STATED EXERCISE:
Recast everything from the line containing "Could you tell which of" down to the end of the rows as a numbered list, skipping blank lines. Leave out the picture lines.

═════ GIVEN DATA ═════

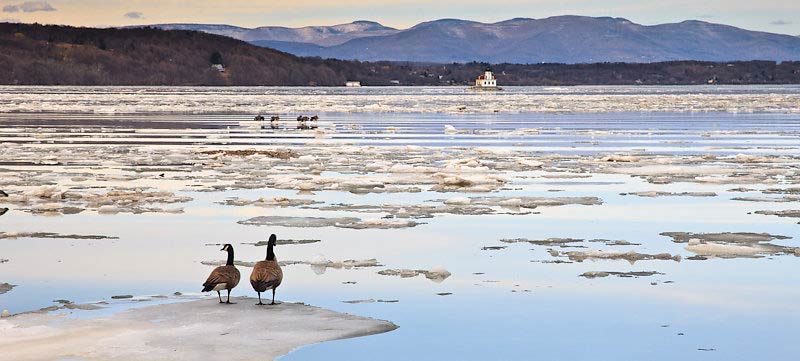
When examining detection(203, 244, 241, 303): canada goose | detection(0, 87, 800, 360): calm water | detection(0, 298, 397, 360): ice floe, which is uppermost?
detection(203, 244, 241, 303): canada goose

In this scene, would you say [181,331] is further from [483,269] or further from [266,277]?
[483,269]

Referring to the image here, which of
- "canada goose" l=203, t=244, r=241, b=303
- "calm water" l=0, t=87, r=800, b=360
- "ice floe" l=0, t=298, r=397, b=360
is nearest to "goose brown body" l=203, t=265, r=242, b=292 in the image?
"canada goose" l=203, t=244, r=241, b=303

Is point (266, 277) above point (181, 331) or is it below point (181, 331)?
above

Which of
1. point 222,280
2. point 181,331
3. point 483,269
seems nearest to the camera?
point 181,331

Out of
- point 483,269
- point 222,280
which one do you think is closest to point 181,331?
point 222,280

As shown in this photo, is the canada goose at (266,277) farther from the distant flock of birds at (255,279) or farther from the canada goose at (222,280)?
the canada goose at (222,280)

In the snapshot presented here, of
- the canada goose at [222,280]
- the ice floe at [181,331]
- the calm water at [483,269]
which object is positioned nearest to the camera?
the ice floe at [181,331]

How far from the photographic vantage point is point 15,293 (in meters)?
8.85

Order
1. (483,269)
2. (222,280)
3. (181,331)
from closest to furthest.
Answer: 1. (181,331)
2. (222,280)
3. (483,269)

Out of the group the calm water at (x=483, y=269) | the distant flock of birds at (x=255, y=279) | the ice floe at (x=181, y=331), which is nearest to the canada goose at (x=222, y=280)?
the distant flock of birds at (x=255, y=279)

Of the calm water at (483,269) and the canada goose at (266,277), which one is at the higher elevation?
the canada goose at (266,277)

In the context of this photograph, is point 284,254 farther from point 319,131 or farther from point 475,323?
point 319,131

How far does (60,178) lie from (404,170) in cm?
509

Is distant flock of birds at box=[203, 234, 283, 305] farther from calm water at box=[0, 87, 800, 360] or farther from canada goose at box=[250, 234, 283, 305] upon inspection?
calm water at box=[0, 87, 800, 360]
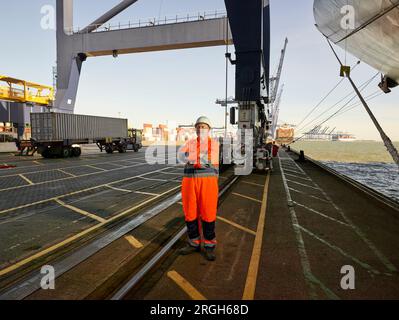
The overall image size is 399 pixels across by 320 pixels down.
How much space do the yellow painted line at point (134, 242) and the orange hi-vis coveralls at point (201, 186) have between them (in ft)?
3.27

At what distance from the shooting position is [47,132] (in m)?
22.9

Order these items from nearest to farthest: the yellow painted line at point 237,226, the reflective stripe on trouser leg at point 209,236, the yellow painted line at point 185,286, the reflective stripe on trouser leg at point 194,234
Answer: the yellow painted line at point 185,286
the reflective stripe on trouser leg at point 209,236
the reflective stripe on trouser leg at point 194,234
the yellow painted line at point 237,226

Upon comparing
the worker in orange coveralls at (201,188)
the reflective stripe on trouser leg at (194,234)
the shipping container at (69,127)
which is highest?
the shipping container at (69,127)

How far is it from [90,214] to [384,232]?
6674 mm

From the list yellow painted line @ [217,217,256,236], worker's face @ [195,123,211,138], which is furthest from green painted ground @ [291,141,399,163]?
worker's face @ [195,123,211,138]

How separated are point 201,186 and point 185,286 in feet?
4.75

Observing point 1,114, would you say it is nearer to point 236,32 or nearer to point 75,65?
point 75,65

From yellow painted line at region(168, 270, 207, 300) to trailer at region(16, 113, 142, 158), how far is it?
2256 cm

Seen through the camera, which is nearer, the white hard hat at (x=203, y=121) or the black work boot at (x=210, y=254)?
the black work boot at (x=210, y=254)

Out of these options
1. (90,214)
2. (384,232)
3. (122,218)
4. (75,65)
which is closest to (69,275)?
(122,218)

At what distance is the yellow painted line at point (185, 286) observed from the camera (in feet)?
10.8

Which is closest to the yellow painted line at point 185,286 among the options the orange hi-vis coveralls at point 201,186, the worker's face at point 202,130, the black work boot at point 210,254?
the black work boot at point 210,254

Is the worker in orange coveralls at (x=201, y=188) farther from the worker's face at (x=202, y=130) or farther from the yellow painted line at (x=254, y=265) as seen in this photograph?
the yellow painted line at (x=254, y=265)

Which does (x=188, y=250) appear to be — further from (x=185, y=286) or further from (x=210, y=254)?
(x=185, y=286)
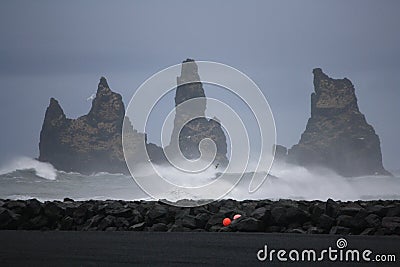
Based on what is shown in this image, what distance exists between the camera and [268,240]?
1576cm

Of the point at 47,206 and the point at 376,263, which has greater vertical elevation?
the point at 47,206

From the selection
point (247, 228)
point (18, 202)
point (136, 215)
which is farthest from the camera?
point (18, 202)

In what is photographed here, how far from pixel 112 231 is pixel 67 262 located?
1031 cm

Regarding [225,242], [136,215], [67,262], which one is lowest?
[67,262]

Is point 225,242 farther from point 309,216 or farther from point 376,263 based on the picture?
point 309,216

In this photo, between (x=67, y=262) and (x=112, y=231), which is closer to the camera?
(x=67, y=262)

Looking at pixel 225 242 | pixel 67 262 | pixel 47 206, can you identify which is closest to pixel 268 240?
pixel 225 242
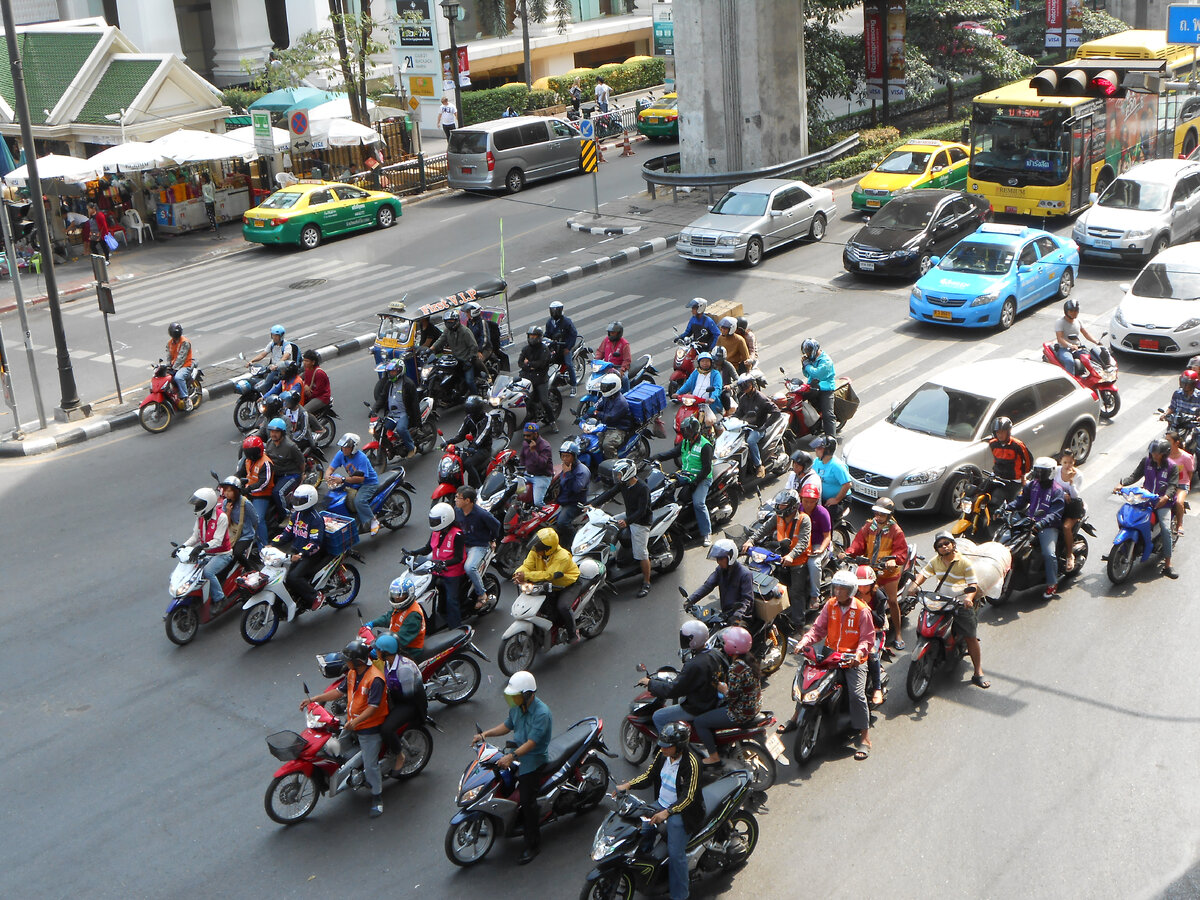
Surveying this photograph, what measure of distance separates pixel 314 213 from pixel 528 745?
24031mm

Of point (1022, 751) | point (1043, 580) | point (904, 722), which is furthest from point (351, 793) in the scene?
point (1043, 580)

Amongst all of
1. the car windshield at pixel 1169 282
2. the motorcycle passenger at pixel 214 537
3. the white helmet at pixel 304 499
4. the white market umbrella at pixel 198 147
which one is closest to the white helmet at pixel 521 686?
the white helmet at pixel 304 499

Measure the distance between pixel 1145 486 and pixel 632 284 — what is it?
548 inches

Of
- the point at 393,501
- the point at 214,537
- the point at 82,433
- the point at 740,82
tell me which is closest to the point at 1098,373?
the point at 393,501

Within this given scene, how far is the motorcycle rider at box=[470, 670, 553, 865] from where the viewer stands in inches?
352

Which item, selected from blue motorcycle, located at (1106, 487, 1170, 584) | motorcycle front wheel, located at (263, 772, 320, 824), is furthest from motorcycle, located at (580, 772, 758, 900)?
blue motorcycle, located at (1106, 487, 1170, 584)

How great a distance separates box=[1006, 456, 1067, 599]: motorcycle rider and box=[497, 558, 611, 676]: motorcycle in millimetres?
4538

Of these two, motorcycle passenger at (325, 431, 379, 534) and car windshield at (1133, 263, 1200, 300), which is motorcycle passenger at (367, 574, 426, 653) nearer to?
motorcycle passenger at (325, 431, 379, 534)

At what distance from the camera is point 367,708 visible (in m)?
9.66

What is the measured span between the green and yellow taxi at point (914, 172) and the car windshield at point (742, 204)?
11.5 ft

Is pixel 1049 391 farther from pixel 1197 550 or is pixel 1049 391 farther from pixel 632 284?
pixel 632 284

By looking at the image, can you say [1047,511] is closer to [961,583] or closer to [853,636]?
[961,583]

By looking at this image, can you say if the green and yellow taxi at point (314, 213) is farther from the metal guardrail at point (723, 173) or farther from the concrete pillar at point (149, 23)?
the concrete pillar at point (149, 23)

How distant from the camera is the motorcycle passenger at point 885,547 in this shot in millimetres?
11398
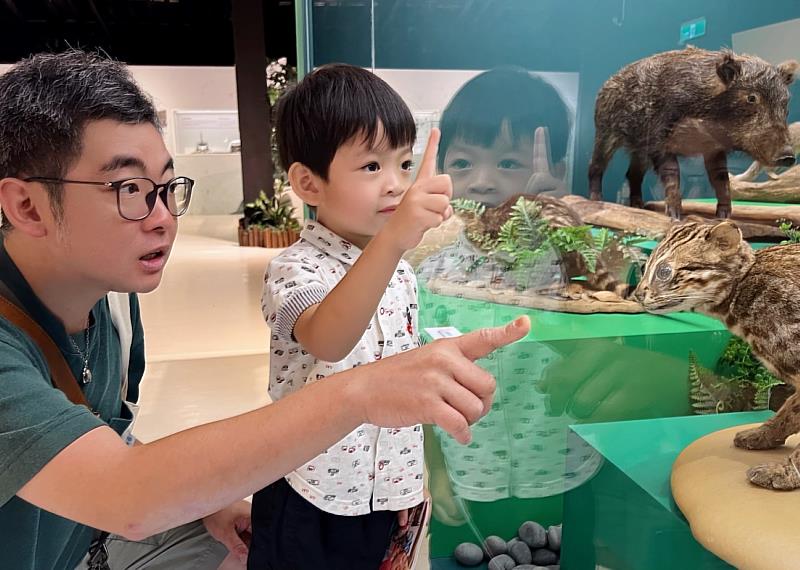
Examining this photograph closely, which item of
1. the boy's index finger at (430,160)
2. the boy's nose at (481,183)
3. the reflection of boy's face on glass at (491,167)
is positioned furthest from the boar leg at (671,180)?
the boy's index finger at (430,160)

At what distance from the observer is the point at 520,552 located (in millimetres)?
1820

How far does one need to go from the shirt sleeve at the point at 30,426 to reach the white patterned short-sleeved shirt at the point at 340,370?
0.40 meters

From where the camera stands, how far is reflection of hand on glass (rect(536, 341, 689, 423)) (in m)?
1.70

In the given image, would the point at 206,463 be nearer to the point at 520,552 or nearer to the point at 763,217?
the point at 520,552

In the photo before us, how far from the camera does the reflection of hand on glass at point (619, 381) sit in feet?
5.59

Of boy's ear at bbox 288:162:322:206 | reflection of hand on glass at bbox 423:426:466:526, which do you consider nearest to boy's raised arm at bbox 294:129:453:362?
boy's ear at bbox 288:162:322:206

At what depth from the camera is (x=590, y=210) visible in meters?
1.91

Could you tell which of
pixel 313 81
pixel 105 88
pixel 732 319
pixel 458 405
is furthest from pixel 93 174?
pixel 732 319

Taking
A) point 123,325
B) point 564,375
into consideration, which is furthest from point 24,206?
point 564,375

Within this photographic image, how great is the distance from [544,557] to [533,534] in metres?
0.08

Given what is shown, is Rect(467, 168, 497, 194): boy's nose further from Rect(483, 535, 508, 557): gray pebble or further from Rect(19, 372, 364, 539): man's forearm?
Rect(19, 372, 364, 539): man's forearm

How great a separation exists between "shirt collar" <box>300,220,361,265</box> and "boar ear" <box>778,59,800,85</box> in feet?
3.44

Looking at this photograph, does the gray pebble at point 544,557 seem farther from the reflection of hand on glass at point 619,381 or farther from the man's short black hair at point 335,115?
the man's short black hair at point 335,115

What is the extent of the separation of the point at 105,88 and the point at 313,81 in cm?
37
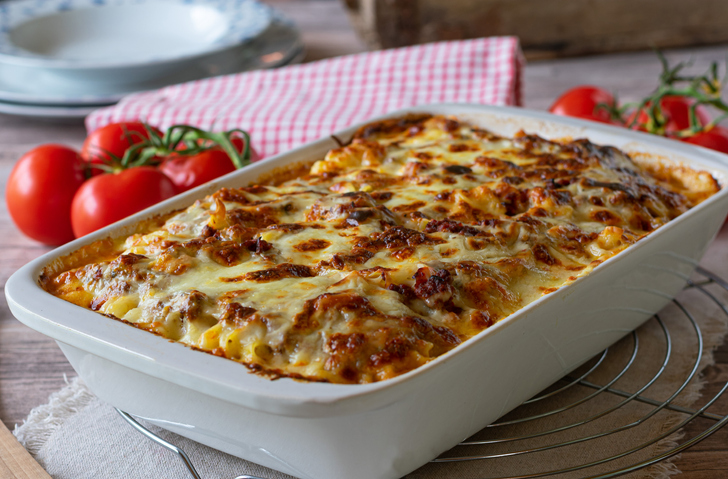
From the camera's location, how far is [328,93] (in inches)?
122

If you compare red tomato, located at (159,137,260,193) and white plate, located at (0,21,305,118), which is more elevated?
red tomato, located at (159,137,260,193)

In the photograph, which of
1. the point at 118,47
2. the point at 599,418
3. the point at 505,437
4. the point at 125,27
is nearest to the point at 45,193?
the point at 505,437

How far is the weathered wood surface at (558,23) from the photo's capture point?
4.09 metres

═════

THE SOLUTION:
1. Could you tell which of
2. pixel 313 81
3. pixel 105 88
4. pixel 732 319
5. pixel 458 405
6. is furthest from pixel 93 174?
7. pixel 732 319
8. Taking
9. A) point 123,325
10. B) point 564,375
11. into consideration, which is furthest from point 24,206?
12. point 564,375
13. Within this photographic image, how great is the distance from [544,557] to [533,534] in metres?
14. 0.08
15. Given what is shown, is Rect(467, 168, 497, 194): boy's nose further from Rect(483, 535, 508, 557): gray pebble or further from Rect(19, 372, 364, 539): man's forearm?
16. Rect(19, 372, 364, 539): man's forearm
17. How great a separation exists between "shirt collar" <box>300,220,361,265</box> and "boar ear" <box>778,59,800,85</box> in feet?
18. 3.44
19. Looking at this photograph, does the gray pebble at point 544,557 seem farther from the reflection of hand on glass at point 619,381 or farther from the man's short black hair at point 335,115?
20. the man's short black hair at point 335,115
21. What is the extent of the separation of the point at 105,88 and the point at 313,81 in cm?
22. 37
23. From the camera's location, how far is [328,93] (in inches)?
24. 122
25. If you compare red tomato, located at (159,137,260,193) and white plate, located at (0,21,305,118), which is more elevated?
26. red tomato, located at (159,137,260,193)
27. In the photograph, which of
28. 1. the point at 118,47
29. 2. the point at 599,418
30. 3. the point at 505,437
31. 4. the point at 125,27
32. is nearest to the point at 45,193?
33. the point at 505,437
34. How far is the weathered wood surface at (558,23) from the photo's capture point?
35. 4.09 metres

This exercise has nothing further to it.